**Exercise objective**
Please render all the rows below as a JSON list of strings, one string per line, leaving out blank lines and the pictures.

== Extracted entries

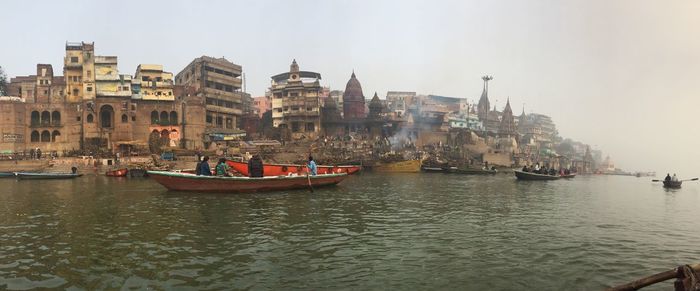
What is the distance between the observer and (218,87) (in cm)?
6825

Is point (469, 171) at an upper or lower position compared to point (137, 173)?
lower

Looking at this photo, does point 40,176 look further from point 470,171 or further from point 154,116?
point 470,171

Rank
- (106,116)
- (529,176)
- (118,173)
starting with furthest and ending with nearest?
(106,116) < (529,176) < (118,173)

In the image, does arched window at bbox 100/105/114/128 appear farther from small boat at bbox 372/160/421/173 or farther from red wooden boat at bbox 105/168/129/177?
small boat at bbox 372/160/421/173

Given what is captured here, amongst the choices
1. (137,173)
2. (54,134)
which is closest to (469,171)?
(137,173)

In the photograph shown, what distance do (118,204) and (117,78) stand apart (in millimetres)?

====

**Written reply**
[
  "What is the distance between the observer and (218,87) (in cm)?",
  "6825",
  "Is point (469, 171) at an upper or lower position compared to point (137, 173)?",
  "lower",
  "Looking at this photo, does point 40,176 look further from point 470,171 or further from point 154,116?",
  "point 470,171",
  "Rank",
  "- (106,116)",
  "- (529,176)",
  "- (118,173)",
  "starting with furthest and ending with nearest?",
  "(106,116) < (529,176) < (118,173)",
  "In the image, does arched window at bbox 100/105/114/128 appear farther from small boat at bbox 372/160/421/173 or farther from red wooden boat at bbox 105/168/129/177?",
  "small boat at bbox 372/160/421/173",
  "Given what is captured here, amongst the choices",
  "1. (137,173)",
  "2. (54,134)",
  "which is closest to (469,171)?",
  "(137,173)",
  "In the photograph shown, what distance do (118,204) and (117,78) stand apart (in millimetres)?"
]